Step-by-step guide to making a WhatsApp/Telegram bot platform discoverable across Google, the Bing umbrella, and modern AI answer engines (Perplexity, ChatGPT Search, Brave Leo, You.com).

Search Engine Optimization Guide for Bot Platforms (2026)

This is the complete SEO playbook BotWave uses to stay discoverable across the modern search landscape, traditional engines, the Bing umbrella, and the new AI answer engines. Everything below is what we actually run in production; nothing is theoretical.

If you are scaling a bot platform (WhatsApp, Telegram, or any high-volume programmatic site), follow these steps in order. The earlier steps unblock the later ones.

The 2026 search landscape, what you actually need to cover

There are three umbrellas. Cover one engine in each and you cover ~98% of search traffic in the English-speaking web:

The Google umbrella, Google Search, Google Discover, Startpage.

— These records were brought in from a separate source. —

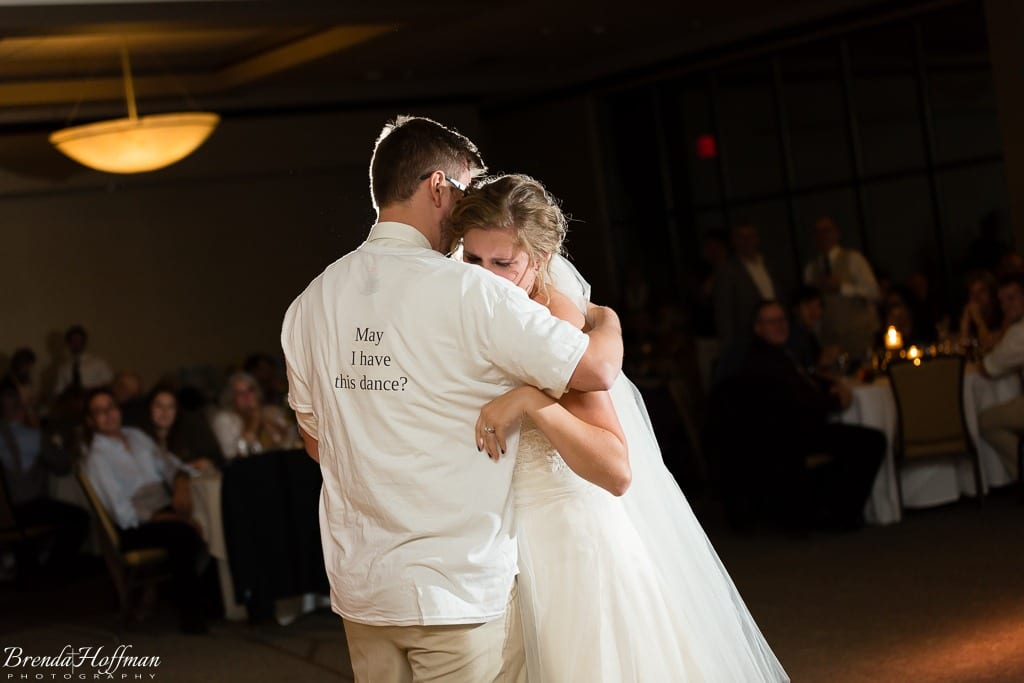 bride-dance-father-daughter-crying-brothers-018
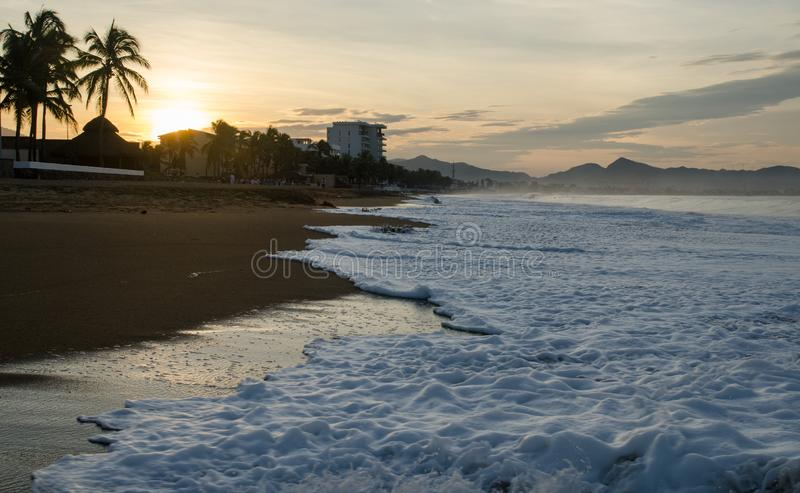 Soluppgång på stranden i Mexico Manzanillo royaltyfri bild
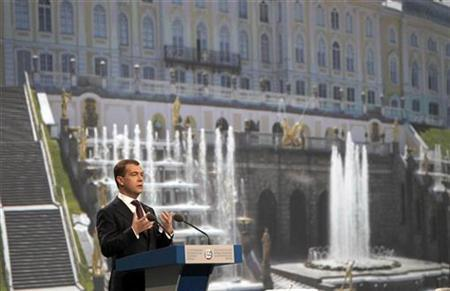 Russian President Dmitry Medvedev speaks during the St. Petersburg International Economic Forum in St. Petersburg June 18, 2010. REUTERS/Alexander Demianchuk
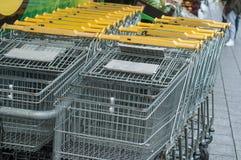 allineamento giallo dei carrelli del supermercato Fotografie Stock Libere da Diritti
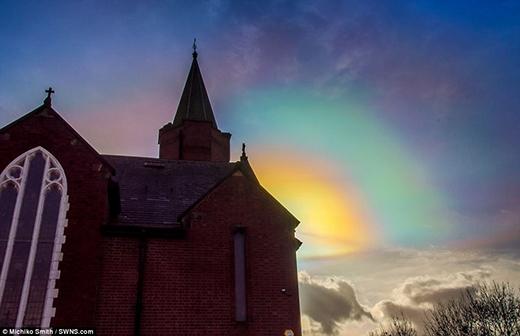 Một số tấm hình khác cho thấy bầu trời đêm ở Bắc Yorkshire sáng lên. Thậm chí trong một tấm ảnh, những vòng bán nguyệt đủ màu sắc còn mọc lên trên mái nhà thờ. (Ảnh: Internet)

Optimise once for Googlebot.
The Bing umbrella, Bing, Yahoo, DuckDuckGo, Ecosia, Swisscows, AOL. All draw from the Microsoft index. One IndexNow ping covers all of them.
AI answer engines, Perplexity, ChatGPT Search, Brave Leo, You.com, Claude, Meta AI. No webmaster console; coverage is automatic via robots.txt allow-listing + structured data.

See our per-engine pages at /search-engines for individual reference cards.

Step 1, Verify Google Search Console (and only Google Search Console)

The only engine that requires a manual sign-in is Google. Everything else is automatic via the protocols below.

Add both botwave.online and www.botwave.online as separate properties.
Verify ownership via DNS TXT (more durable than HTML file).
Submit https://www.botwave.online/sitemap.xml once. GSC auto-discovers chunks.
Open the Coverage report weekly. The most common issues:
- "Discovered - currently not indexed", Google found the URL in your sitemap but won't crawl it. Fix: stronger internal-link mesh + unique per-slug content.
- "Duplicate without user-selected canonical", Two pages have the same content. Fix: explicit alternates.canonical on each route.
- "Page with redirect", Not an error if intended (e.g. http:// → https://).
- "Not found (404)", Legacy URL. Fix: add a 301 in next.config.js async redirects.

Step 2, Implement IndexNow (covers Bing + Yandex + DDG + Yahoo + Ecosia + AOL)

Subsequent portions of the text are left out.